所给文章:
++++++++
MaskRCNN源码解析1:整体结构概述

MaskRCNN源码解析2:特征图与anchors生成

MaskRCNN源码解析3:RPN、ProposalLayer、DetectionTargetLayer

MaskRCNN源码解析4-0:ROI Pooling 与 ROI Align理论

MaskRCNN源码解析4:头网络(Networks Heads)解析

MaskRCNN源码解析5:损失部分解析

 

目录

MaskRCNN概述:

D),损失部分解析

1,rpn 分类损失  交叉熵

2,rpn 回归损失  SmoothL1

3,mrcnn 分类损失  交叉熵

4,mrcnn 回归损失  SmoothL1

5,mask 损失  掩膜二进制交叉熵

Smooth-L1


MaskRCNN概述:

       Mask R-CNN是一个小巧、灵活的通用对象实例分割框架(object instance segmentation)。它不仅可对图像中的目标进行检测,还可以对每一个目标给出一个高质量的分割结果。它在Faster R-CNN[1]基础之上进行扩展,并行地在bounding box recognition分支上添加一个用于预测目标掩模(object mask)的新分支。该网络还很容易扩展到其他任务中,比如估计人的姿势,也就是关键点识别(person keypoint detection)。该框架在COCO的一些列挑战任务重都取得了最好的结果,包括实例分割(instance segmentation)、候选框目标检测(bounding-box object detection)和人关键点检测(person keypoint detection)。

参考文章:

Mask RCNN 学习笔记

MaskRCNN源码解读

令人拍案称奇的Mask RCNN

论文笔记:Mask R-CNN

Mask R-CNN个人理解

解析源码地址:

https://github.com/matterport/Mask_RCNN

D),损失部分解析

       Mask RCNN中总共有五个损失函数,分别是rpn网络的两个损失mrcnn的两个损失,以及mask分支的损失函数
前四个损失函数与fasterrcnn的损失函数一样,最后的mask损失函数的采用的是mask分支对于每个RoI有K*m^2维度的输出。K个(类别数)分辨率为m * m的二值mask。 Lmask为平均二值交叉熵损失(the average binary cross - entropy loss). 对于一个属于第k个类别的RoI, Lmask仅仅考虑第k个mask(其他的掩模输入不会贡献到损失函数中)。这样的定义会允许对每个类别都会生成掩模,并且不会存在类间竞争。

代码中损失部分的整体代码如下:

            # *************************8,计算各部分的损失******************************************************************
            # maskrcnn中总共有五个损失函数,分别是rpn网络的两个损失,mrcnn的两个损失,以及mask分支的损失函数。
            # 前四个损失函数与fasterrcnn的损失函数一样,最后的mask损失函数的采用的是mask分支对于每个RoI有K*m^2维度的输出。
            # K个(类别数)分辨率为m * m的二值mask。 
            # 因此作者利用了aper - pixelsigmoid,并且定义Lmask为平均二值交叉熵损失(the average binary cross - entropy loss). 
            # 对于一个属于第k个类别的RoI, Lmask仅仅考虑第k个mask(其他的掩模输入不会贡献到损失函数中)。
            # 这样的定义会允许对每个类别都会生成掩模,并且不会存在类间竞争。
++++++++
所给材料:
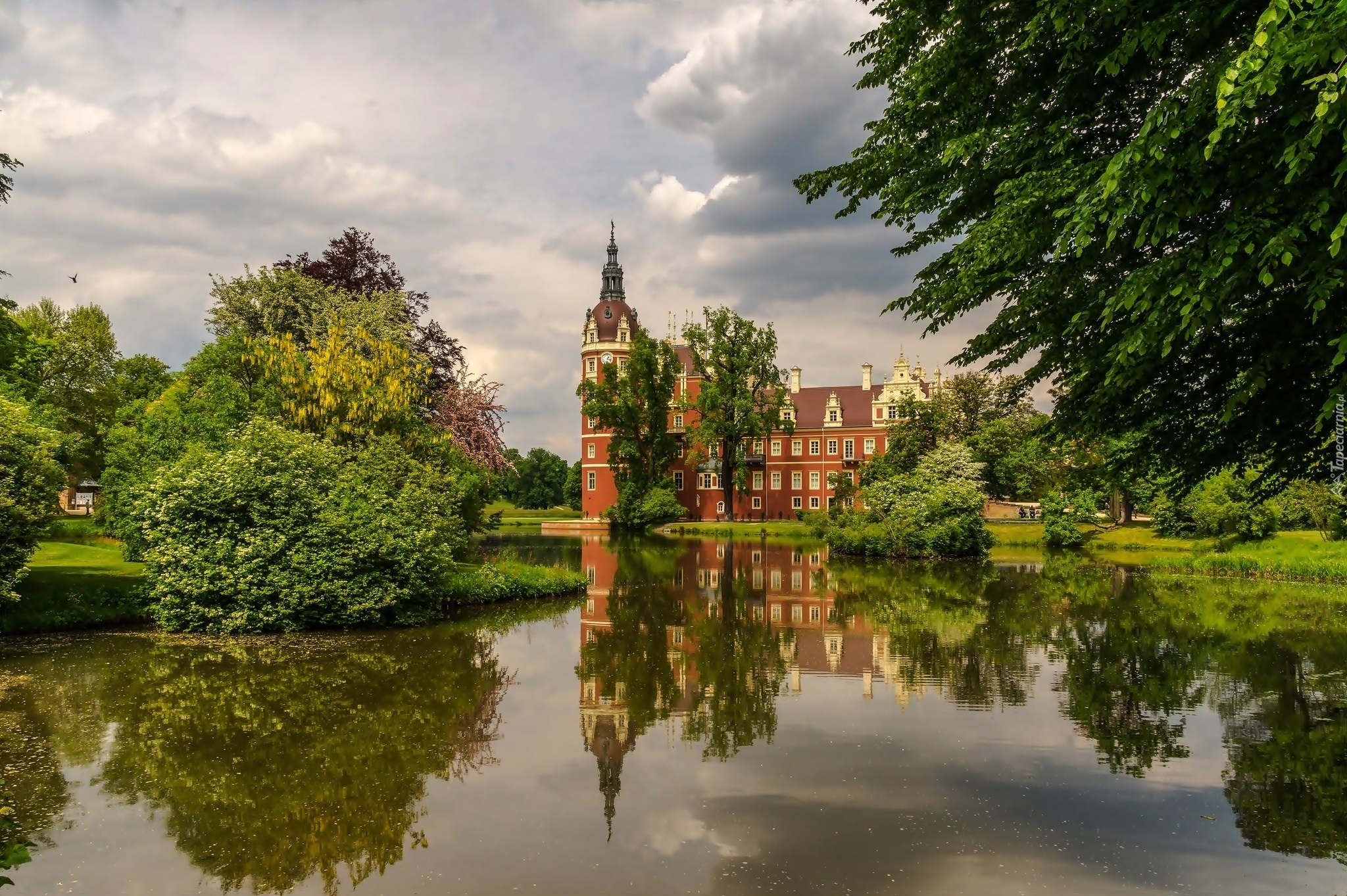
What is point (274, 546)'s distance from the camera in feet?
54.5

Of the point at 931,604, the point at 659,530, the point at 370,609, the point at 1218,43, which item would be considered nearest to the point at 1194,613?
the point at 931,604

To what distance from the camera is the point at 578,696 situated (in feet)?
40.0

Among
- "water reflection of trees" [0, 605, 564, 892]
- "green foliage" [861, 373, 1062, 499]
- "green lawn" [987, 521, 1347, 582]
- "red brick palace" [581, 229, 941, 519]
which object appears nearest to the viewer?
Answer: "water reflection of trees" [0, 605, 564, 892]

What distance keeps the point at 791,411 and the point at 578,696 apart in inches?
2596

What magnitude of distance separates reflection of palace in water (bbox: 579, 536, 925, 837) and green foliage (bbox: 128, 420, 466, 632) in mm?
4448

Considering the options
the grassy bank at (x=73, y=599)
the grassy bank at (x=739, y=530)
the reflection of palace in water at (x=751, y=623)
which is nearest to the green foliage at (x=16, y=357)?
the grassy bank at (x=73, y=599)

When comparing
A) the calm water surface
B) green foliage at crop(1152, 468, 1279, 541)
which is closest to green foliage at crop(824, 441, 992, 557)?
green foliage at crop(1152, 468, 1279, 541)

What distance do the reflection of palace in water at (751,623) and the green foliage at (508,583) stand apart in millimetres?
984

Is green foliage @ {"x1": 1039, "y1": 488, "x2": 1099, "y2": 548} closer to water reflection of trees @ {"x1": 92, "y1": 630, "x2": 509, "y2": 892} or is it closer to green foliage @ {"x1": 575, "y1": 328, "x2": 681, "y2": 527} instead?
green foliage @ {"x1": 575, "y1": 328, "x2": 681, "y2": 527}

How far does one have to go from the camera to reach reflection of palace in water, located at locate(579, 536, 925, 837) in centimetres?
1068

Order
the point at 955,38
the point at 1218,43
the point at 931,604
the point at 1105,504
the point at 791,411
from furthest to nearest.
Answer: the point at 791,411
the point at 1105,504
the point at 931,604
the point at 955,38
the point at 1218,43

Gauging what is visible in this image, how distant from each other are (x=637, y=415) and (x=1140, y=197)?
5820 cm

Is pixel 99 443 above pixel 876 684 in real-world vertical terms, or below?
above

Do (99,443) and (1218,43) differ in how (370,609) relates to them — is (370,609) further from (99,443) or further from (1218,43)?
(99,443)
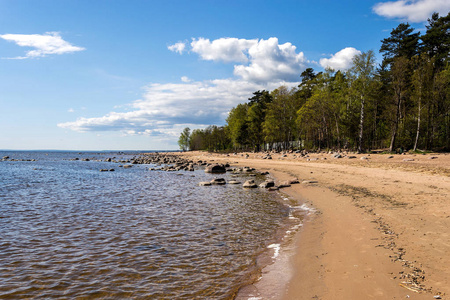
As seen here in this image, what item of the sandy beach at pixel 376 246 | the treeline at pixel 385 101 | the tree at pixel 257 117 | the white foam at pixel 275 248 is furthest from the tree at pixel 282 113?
the white foam at pixel 275 248

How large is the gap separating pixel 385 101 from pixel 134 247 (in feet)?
171

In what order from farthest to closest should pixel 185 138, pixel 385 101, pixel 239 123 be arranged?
pixel 185 138
pixel 239 123
pixel 385 101

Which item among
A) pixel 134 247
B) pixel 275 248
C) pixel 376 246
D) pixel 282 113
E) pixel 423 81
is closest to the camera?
pixel 376 246

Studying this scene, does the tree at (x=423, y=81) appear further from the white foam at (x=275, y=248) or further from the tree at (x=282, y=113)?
the white foam at (x=275, y=248)

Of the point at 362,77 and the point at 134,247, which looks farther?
the point at 362,77

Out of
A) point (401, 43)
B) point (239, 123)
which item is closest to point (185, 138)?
point (239, 123)

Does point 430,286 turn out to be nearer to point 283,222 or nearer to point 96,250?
point 283,222

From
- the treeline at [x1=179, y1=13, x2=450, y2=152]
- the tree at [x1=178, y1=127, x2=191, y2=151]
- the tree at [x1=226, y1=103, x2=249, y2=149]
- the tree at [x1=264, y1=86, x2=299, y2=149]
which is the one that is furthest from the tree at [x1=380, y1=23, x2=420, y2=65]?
the tree at [x1=178, y1=127, x2=191, y2=151]

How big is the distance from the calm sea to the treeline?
3735cm

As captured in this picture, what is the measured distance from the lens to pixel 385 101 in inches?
1847

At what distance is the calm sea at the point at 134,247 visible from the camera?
19.3 feet

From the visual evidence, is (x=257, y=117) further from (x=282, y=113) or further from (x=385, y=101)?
(x=385, y=101)

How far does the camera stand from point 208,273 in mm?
6539

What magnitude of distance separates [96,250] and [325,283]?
6.82m
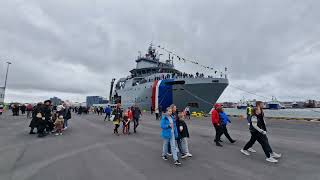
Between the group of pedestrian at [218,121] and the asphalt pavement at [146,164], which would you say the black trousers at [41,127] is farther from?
the group of pedestrian at [218,121]

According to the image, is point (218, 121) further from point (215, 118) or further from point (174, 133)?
point (174, 133)

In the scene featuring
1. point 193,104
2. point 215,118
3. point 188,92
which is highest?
point 188,92

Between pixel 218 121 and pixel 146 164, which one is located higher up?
pixel 218 121

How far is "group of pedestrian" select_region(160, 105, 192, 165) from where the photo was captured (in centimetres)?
701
++++++++
题目说明 1: 返回MaskRCNN损失解析文章中从“# 因此作者利用了aper - pixelsigmoid,并且定义Lmask为平均二值交叉熵损失(the”到“# 对于一个属于第k个类别的RoI, Lmask仅仅考虑第k个mask(其他的掩模输入不会贡献到损失函数中)。”之间的原文,首尾均包括在内。
题目说明 2: 编辑列表中从含有“What magnitude of distance separates [96,250]”的那一行到列表末尾的各行(首尾均包括),把“asphalt”替换为“gravel”,其余内容保持不变。只输出这些行,并略去其中的图片。
上面的文章与列表之间没有任何关联。

作答内容 1:
# 因此作者利用了aper - pixelsigmoid,并且定义Lmask为平均二值交叉熵损失(the average binary cross - entropy loss). 
            # 对于一个属于第k个类别的RoI, Lmask仅仅考虑第k个mask(其他的掩模输入不会贡献到损失函数中)。

作答内容 2:
What magnitude of distance separates [96,250] and [325,283]?
6.82m
Between the group of pedestrian at [218,121] and the gravel pavement at [146,164], which would you say the black trousers at [41,127] is farther from?
the group of pedestrian at [218,121]

According to the image, is point (218, 121) further from point (215, 118) or further from point (174, 133)?
point (174, 133)

In the scene featuring
1. point 193,104
2. point 215,118
3. point 188,92
which is highest?
point 188,92

Between pixel 218 121 and pixel 146 164, which one is located higher up?
pixel 218 121

How far is "group of pedestrian" select_region(160, 105, 192, 165) from where the photo was captured (in centimetres)?
701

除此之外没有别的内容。